• Dataset extract
····················

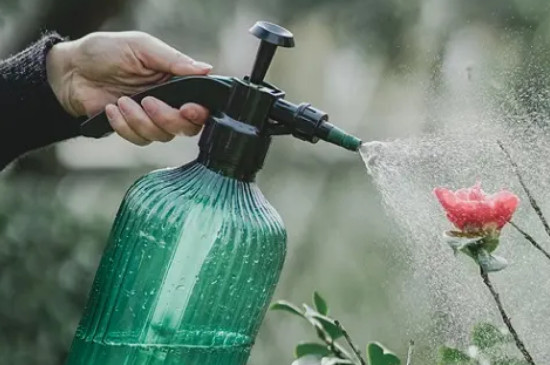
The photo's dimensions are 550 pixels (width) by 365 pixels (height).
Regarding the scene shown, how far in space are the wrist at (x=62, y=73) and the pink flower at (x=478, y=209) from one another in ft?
1.59

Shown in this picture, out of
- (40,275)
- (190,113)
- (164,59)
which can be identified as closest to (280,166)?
(40,275)

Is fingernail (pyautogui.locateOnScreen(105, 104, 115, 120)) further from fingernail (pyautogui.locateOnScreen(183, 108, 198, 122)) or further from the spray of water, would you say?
the spray of water

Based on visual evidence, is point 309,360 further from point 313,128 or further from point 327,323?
point 313,128

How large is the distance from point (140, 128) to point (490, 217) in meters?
0.34

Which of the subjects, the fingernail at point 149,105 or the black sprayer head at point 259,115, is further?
the fingernail at point 149,105

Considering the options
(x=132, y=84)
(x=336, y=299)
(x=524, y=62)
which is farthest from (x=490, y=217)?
(x=336, y=299)

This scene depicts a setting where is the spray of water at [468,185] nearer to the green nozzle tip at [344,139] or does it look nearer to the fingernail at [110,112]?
the green nozzle tip at [344,139]

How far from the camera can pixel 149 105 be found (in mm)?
895

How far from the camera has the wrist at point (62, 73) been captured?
1105 millimetres

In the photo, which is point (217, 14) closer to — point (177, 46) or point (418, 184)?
point (177, 46)

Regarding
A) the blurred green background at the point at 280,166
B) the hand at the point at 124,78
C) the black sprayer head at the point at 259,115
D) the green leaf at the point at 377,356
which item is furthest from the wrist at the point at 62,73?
the blurred green background at the point at 280,166

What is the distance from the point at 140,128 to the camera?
0.94 metres

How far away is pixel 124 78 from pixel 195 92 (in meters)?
0.24

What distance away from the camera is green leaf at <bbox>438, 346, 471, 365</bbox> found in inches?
31.6
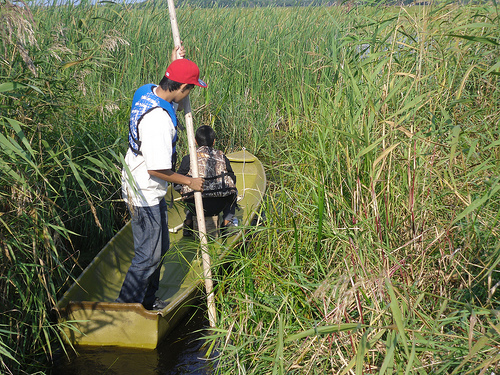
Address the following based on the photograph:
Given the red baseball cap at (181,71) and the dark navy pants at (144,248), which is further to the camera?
the dark navy pants at (144,248)

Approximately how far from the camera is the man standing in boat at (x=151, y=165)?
11.3ft

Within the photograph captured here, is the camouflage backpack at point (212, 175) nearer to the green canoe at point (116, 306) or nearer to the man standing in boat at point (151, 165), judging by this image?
the green canoe at point (116, 306)

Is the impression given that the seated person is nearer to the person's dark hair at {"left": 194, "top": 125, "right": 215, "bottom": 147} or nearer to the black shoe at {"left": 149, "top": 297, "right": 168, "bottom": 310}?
the person's dark hair at {"left": 194, "top": 125, "right": 215, "bottom": 147}

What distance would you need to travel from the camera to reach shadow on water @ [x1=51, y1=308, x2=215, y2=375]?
358 cm

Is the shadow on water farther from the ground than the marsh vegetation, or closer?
closer

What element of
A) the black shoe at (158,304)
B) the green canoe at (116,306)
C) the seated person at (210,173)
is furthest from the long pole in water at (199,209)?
the seated person at (210,173)

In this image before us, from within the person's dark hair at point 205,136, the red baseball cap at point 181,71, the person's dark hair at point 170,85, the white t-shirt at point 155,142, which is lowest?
the person's dark hair at point 205,136

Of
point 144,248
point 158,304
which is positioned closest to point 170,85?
point 144,248

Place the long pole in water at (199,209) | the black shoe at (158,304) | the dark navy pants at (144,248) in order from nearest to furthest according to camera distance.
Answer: the long pole in water at (199,209), the dark navy pants at (144,248), the black shoe at (158,304)

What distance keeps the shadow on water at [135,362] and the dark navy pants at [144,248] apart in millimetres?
419

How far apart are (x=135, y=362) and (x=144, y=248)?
872mm

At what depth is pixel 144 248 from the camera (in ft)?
12.3

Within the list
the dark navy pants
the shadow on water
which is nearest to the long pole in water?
the shadow on water

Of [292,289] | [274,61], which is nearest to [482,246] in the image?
[292,289]
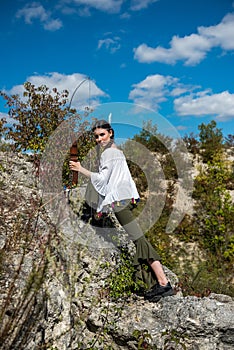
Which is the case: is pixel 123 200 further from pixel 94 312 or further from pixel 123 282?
pixel 94 312

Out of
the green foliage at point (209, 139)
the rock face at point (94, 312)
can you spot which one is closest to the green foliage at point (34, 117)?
the rock face at point (94, 312)

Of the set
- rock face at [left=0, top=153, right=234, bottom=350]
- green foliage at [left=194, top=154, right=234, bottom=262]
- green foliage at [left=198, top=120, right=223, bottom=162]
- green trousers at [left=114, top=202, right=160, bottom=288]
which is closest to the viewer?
rock face at [left=0, top=153, right=234, bottom=350]

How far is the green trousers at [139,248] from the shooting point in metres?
4.26

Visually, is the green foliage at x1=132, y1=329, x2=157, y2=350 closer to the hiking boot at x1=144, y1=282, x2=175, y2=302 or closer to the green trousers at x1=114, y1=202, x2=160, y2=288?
the hiking boot at x1=144, y1=282, x2=175, y2=302

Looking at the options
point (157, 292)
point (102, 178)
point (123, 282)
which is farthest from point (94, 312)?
point (102, 178)

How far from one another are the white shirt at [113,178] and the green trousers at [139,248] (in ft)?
0.40

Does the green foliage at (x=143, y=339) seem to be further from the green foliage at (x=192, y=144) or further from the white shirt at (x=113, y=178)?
the green foliage at (x=192, y=144)

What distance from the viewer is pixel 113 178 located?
14.1 feet

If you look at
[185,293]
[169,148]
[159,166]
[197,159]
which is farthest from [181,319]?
[197,159]

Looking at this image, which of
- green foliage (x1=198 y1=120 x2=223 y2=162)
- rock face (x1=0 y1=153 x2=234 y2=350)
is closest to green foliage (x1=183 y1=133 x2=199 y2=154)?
green foliage (x1=198 y1=120 x2=223 y2=162)

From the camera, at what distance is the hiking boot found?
430 cm

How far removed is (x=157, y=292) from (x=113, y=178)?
1331mm

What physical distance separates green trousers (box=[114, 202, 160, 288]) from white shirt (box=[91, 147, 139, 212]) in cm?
12

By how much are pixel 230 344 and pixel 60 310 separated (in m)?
1.66
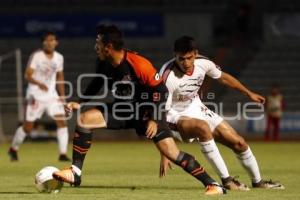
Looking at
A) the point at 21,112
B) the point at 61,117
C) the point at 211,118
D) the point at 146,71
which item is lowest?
the point at 21,112

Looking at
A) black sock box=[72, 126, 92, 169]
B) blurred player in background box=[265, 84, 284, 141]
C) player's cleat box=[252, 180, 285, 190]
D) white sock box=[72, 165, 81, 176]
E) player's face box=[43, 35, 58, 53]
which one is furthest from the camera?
blurred player in background box=[265, 84, 284, 141]

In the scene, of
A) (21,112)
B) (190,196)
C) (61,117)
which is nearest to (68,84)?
(21,112)

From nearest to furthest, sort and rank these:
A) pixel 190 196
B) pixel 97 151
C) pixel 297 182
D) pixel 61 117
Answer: pixel 190 196
pixel 297 182
pixel 61 117
pixel 97 151

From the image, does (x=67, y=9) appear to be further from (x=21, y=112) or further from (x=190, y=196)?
(x=190, y=196)

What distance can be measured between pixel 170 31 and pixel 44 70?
43.8ft

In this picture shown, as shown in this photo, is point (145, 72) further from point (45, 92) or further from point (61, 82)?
point (45, 92)

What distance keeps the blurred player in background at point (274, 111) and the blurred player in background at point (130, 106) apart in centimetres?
1556

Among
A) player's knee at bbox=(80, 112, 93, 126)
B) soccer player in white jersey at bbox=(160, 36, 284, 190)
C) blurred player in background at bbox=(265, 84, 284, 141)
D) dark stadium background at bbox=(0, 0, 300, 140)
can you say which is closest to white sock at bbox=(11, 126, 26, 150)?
soccer player in white jersey at bbox=(160, 36, 284, 190)

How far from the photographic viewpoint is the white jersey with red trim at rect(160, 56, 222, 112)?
10156 millimetres

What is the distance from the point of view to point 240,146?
33.2 ft

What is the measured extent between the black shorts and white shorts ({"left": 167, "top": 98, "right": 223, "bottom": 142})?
0.54 m

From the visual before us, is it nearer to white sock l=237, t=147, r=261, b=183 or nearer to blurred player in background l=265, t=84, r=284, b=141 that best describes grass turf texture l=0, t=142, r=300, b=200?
white sock l=237, t=147, r=261, b=183

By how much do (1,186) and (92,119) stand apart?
1817mm

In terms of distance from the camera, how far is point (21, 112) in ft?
80.5
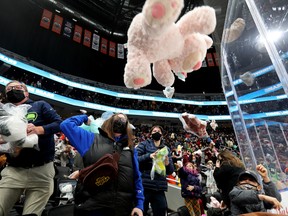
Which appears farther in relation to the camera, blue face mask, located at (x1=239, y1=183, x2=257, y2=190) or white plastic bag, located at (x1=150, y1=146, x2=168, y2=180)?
white plastic bag, located at (x1=150, y1=146, x2=168, y2=180)

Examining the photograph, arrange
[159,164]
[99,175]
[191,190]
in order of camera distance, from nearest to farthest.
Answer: [99,175] → [159,164] → [191,190]

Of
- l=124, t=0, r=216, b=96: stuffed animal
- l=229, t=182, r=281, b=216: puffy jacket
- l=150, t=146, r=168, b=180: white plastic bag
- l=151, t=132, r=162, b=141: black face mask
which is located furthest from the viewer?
l=151, t=132, r=162, b=141: black face mask

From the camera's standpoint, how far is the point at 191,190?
134 inches

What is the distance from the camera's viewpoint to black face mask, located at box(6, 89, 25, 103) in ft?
5.10

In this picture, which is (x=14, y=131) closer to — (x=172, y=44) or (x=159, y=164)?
(x=172, y=44)

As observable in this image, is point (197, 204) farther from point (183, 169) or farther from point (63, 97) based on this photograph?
point (63, 97)

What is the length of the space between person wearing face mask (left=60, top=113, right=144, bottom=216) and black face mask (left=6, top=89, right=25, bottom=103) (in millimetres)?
436

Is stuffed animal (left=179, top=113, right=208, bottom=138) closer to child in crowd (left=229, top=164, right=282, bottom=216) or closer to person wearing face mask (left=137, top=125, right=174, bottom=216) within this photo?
person wearing face mask (left=137, top=125, right=174, bottom=216)

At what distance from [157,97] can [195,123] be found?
18.6 metres

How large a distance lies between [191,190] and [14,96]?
9.81 feet

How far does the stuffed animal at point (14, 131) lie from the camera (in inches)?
51.0

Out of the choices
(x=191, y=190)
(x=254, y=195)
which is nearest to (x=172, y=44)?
(x=254, y=195)

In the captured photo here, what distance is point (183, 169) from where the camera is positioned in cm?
359

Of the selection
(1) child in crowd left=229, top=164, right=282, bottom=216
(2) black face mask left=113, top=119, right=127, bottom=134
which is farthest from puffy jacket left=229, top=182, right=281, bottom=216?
(2) black face mask left=113, top=119, right=127, bottom=134
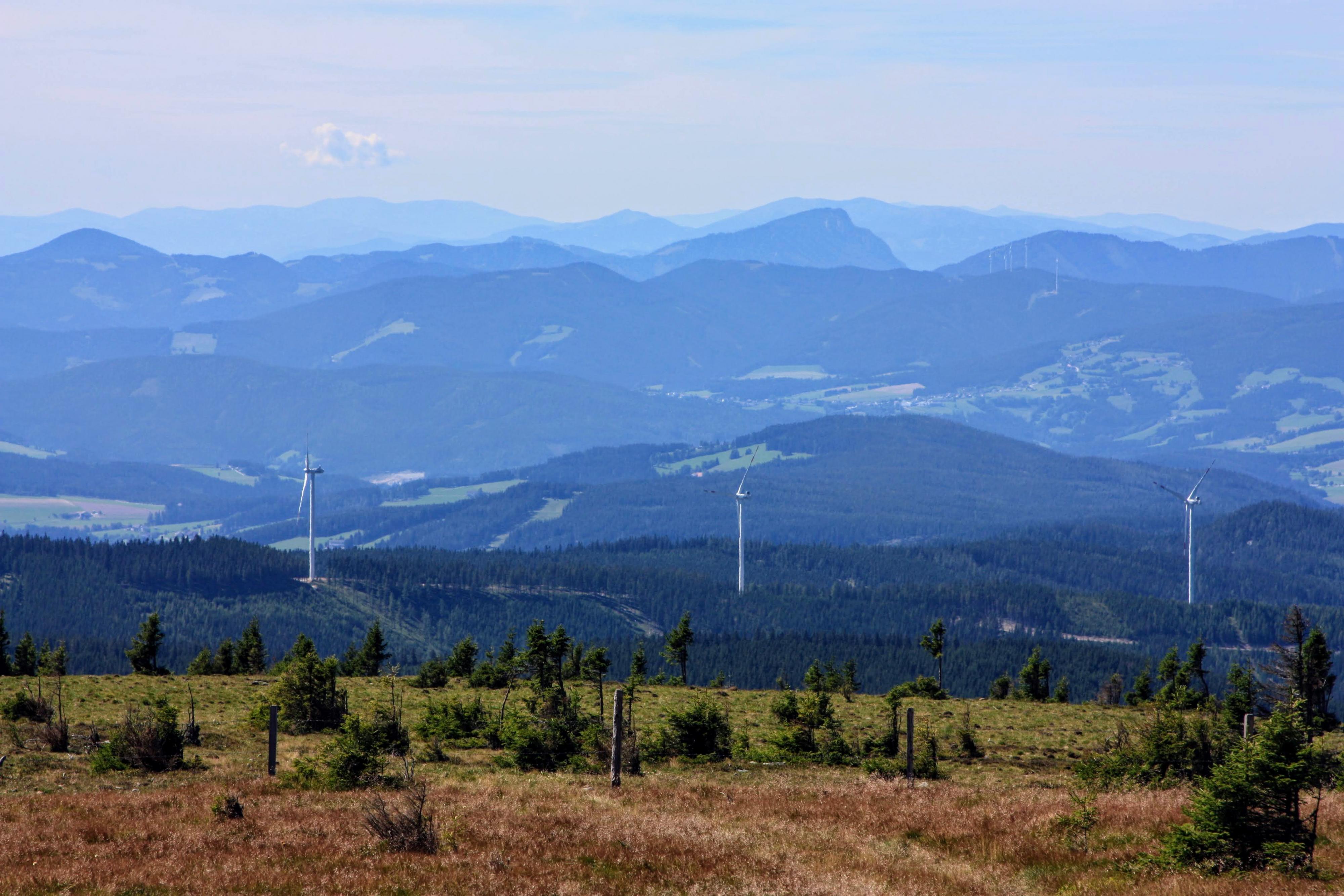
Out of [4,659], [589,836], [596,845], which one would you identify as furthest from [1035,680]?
[596,845]

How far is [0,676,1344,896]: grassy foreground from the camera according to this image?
30453mm

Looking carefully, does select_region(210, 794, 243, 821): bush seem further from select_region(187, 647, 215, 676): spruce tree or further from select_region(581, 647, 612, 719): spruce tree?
select_region(187, 647, 215, 676): spruce tree

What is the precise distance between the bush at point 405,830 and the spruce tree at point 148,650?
64.7 meters

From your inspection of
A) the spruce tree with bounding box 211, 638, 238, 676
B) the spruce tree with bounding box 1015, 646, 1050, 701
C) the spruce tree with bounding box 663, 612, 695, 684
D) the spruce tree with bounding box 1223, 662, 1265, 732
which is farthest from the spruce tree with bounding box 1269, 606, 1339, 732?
the spruce tree with bounding box 211, 638, 238, 676

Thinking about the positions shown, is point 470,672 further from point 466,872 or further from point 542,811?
point 466,872

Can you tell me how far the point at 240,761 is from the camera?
171ft

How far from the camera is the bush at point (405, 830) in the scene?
33.7 meters

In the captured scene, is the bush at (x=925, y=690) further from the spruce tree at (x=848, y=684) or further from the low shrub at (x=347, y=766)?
the low shrub at (x=347, y=766)

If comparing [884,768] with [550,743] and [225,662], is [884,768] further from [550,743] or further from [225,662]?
[225,662]

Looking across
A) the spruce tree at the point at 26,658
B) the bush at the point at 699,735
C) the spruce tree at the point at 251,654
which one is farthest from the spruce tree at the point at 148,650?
the bush at the point at 699,735

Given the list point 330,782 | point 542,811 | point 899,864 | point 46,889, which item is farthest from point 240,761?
point 899,864

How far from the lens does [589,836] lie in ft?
117

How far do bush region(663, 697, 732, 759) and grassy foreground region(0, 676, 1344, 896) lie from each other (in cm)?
411

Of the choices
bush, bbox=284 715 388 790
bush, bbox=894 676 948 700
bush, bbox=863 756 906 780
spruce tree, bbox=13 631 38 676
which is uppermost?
bush, bbox=284 715 388 790
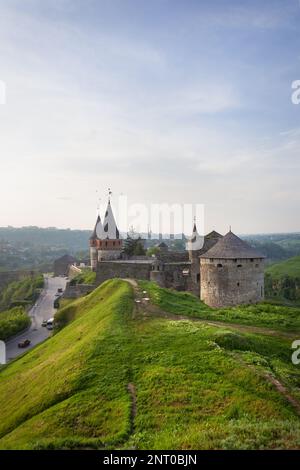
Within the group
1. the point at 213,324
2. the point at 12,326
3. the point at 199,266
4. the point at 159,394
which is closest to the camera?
the point at 159,394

····················

• Directions
Print, exactly and only, the lines running from the line with "If comparing [884,768]" through the last line of the data, including both. Skip any picture.

• Exercise answer
If comparing [884,768] with [550,743] and [225,662], is [884,768] further from [550,743] or further from [225,662]?
[225,662]

Looking across
A) the spruce tree at the point at 26,658
B) the bush at the point at 699,735
C) the spruce tree at the point at 251,654
which one is farthest from the spruce tree at the point at 148,650?
the bush at the point at 699,735

Given the list point 330,782 | point 542,811 | point 899,864 | point 46,889, which item is farthest from point 240,761?
point 899,864

How far from the lens does [589,836] lie in ft?
117

How far do bush region(663, 697, 732, 759) and grassy foreground region(0, 676, 1344, 896) lie from each other (in cm)?
411

Of the choices
bush, bbox=284 715 388 790
bush, bbox=894 676 948 700
bush, bbox=863 756 906 780
spruce tree, bbox=13 631 38 676
which is uppermost?
bush, bbox=284 715 388 790
Within the group
1. the point at 213,324
2. the point at 12,326
3. the point at 199,266
4. the point at 159,394
which is closest to the camera?
the point at 159,394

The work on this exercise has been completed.